The use of the reservation to refuse permission to appellant to place her lions in the cemetery is, in the opinion of the court, neither arbitrary nor unreasonable. The artistic beauty of the statues or their value was not in question. Assuming for the purpose of the discussion that they are objects of art of great charm and worth, their admission might open the way for the erection of all kinds of animal reproductions, good or bad, valuable or worthless, beautiful or hideous. The Directors decided against the lions, and by so doing protected the cemetery from other and perhaps less desirable figures. We cannot say that this action was not reasonable, nor was it in excess of their powers under the reservation in the certificate of ownership. To that extent only is such action reviewable here.
The appellant further contends that by permitting other lot owners to place statuary animals on their lots and by placing statuary owls on their own mausoleum, the appellees have barred themselves from asserting that statuary animals are in violation of the restriction. An examination of the record shows that the only animals in the cemetery are those placed there many years ago in remote and inconspicuous locations. They consist of two small dogs on foot stones, one cat, one eagle on a vault and several lambs on babies' foot stones. It is difficult to perceive that the owls on the mausoleum are in fact owls. Certainly they are in no sense comparable with the lions of the appellant. Nor do we think the other small and inconspicuous animals, already in the *Page 370 cemetery, establish any precedent for the appellant.

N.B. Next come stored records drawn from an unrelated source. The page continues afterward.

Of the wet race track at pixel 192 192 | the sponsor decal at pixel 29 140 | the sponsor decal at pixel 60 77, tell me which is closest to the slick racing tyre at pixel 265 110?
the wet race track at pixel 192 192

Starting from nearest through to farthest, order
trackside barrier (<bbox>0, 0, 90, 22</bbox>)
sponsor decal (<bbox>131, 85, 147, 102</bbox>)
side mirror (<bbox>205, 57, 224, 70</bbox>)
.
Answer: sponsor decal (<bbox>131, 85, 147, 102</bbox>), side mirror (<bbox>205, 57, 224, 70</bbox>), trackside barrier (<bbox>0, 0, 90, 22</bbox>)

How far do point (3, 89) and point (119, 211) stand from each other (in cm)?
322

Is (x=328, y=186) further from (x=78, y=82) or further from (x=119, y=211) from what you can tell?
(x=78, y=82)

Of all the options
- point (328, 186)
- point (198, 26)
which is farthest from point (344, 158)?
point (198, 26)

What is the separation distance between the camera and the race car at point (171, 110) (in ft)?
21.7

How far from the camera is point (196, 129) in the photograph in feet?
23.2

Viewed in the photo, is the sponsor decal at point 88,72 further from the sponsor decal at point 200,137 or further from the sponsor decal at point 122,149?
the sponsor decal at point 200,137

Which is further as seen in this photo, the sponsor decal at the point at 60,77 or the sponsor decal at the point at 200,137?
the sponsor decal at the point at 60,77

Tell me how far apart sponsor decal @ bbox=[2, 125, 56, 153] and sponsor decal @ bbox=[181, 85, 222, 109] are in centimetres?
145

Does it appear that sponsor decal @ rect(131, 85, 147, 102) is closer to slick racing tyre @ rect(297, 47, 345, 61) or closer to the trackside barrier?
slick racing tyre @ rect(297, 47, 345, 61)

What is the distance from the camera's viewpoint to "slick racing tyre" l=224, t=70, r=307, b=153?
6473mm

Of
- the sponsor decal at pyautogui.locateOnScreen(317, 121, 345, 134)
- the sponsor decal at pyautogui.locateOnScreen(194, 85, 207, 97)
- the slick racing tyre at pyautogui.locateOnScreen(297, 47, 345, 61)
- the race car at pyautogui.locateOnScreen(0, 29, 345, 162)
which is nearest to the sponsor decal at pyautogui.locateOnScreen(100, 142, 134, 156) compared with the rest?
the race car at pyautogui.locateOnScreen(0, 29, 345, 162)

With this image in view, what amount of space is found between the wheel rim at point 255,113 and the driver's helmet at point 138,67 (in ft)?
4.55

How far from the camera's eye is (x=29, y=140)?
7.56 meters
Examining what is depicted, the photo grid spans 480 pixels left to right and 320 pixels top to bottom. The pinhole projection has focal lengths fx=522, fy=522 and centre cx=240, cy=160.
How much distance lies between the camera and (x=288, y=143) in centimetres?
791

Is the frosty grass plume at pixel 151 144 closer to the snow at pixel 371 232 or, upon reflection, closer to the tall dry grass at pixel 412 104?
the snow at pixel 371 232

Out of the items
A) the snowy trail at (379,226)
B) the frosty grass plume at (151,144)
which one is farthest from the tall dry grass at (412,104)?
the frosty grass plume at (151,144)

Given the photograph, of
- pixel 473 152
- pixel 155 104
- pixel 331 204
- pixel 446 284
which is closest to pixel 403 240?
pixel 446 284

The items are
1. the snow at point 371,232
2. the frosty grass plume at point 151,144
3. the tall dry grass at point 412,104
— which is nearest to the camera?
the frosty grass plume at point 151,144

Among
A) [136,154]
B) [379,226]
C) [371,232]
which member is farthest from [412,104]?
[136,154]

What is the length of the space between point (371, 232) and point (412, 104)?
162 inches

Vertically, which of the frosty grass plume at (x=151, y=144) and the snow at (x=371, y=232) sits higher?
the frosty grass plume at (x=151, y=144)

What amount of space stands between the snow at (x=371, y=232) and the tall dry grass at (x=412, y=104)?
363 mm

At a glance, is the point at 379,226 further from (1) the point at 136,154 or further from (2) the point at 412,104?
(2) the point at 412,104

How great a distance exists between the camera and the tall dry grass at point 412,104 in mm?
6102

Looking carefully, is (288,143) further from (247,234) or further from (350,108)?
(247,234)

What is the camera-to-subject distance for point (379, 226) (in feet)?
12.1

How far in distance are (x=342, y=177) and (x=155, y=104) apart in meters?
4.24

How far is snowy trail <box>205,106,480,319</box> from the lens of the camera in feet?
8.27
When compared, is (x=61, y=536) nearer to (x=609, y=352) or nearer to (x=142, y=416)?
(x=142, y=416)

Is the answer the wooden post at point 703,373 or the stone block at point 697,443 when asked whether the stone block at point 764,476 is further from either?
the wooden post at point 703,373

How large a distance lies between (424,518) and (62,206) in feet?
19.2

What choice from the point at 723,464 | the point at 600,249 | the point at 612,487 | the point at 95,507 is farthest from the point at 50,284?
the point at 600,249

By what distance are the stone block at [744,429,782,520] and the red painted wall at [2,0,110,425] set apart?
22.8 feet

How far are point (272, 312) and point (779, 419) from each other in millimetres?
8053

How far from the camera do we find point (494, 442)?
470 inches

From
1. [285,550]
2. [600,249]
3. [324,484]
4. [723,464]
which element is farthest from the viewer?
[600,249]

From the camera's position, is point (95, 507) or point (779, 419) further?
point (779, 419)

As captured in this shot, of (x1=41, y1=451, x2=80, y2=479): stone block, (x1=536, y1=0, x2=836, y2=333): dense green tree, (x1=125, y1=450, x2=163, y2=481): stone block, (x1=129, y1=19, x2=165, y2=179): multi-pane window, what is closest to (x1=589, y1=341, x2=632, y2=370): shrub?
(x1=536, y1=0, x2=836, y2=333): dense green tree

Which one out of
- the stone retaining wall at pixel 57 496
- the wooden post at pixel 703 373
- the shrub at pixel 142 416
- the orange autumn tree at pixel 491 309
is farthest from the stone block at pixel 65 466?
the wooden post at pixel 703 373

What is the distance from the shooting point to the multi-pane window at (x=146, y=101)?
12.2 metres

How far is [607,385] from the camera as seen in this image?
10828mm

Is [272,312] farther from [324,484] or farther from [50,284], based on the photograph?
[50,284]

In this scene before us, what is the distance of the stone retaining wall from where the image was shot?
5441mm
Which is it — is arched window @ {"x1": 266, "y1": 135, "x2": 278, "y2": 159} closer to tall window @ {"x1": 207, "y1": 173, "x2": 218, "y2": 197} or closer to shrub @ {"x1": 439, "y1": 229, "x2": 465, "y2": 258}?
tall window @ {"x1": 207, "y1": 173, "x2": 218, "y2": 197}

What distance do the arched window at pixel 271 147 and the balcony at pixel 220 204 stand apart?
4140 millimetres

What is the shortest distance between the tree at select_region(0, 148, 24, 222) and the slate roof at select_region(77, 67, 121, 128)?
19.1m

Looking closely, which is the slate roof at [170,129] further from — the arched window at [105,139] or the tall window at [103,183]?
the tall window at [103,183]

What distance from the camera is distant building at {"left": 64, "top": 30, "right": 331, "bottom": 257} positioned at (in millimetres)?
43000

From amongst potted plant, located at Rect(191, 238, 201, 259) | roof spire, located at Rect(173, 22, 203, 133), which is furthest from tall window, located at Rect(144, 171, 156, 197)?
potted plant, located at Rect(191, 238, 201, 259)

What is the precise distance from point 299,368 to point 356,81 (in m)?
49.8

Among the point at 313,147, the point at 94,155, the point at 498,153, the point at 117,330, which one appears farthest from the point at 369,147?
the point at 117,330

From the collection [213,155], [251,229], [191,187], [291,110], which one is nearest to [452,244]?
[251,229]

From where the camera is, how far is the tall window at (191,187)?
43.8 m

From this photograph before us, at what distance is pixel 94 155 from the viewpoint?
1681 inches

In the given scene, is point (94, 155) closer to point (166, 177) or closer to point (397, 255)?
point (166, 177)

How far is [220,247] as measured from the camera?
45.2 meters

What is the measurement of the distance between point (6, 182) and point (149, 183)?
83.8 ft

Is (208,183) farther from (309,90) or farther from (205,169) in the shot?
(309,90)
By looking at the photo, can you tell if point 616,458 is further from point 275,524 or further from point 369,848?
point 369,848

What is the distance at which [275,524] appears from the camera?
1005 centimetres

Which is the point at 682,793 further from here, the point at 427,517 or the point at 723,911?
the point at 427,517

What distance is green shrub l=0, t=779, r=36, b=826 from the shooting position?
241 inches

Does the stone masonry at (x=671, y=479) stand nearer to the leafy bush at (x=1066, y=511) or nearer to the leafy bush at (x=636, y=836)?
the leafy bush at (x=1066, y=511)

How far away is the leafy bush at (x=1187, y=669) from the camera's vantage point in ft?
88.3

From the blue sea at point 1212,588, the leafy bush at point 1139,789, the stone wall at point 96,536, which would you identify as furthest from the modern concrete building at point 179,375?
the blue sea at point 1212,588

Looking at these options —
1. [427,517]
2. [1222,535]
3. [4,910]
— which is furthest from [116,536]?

It does not appear that any question was ever raised as to the placing of any of these animals, and their small number in a cemetery as large as Green Mount does not give any right to the appellant to override the decision of the present board of directors.
The appellant also contends that appellees waived their right to object to the lions because in 1940 they gave permission to the appellant to put the lions on her lot provided she purchased perpetual care. The evidence indicates that there was then no serious consideration given to the matter, that the permission was conditional and was apparently due to the desire of the board at that time to have the appellant's lot kept in better repair. The Directors may have thought that the lot properly kept up with the lions on it was less objectionable than the lot without the lions, but unkempt and uncared for. However that may be, the offer was not accepted and there is no basis for holding that the appellees are barred in any way by making it. Had the offer been accepted, the money paid, and the lions placed upon the lot, a different situation might arise. The decision in 1945 was made without consideration of the question of perpetual care.
As we find no error in the ruling of the learned Chancellor below, the decree will be affirmed.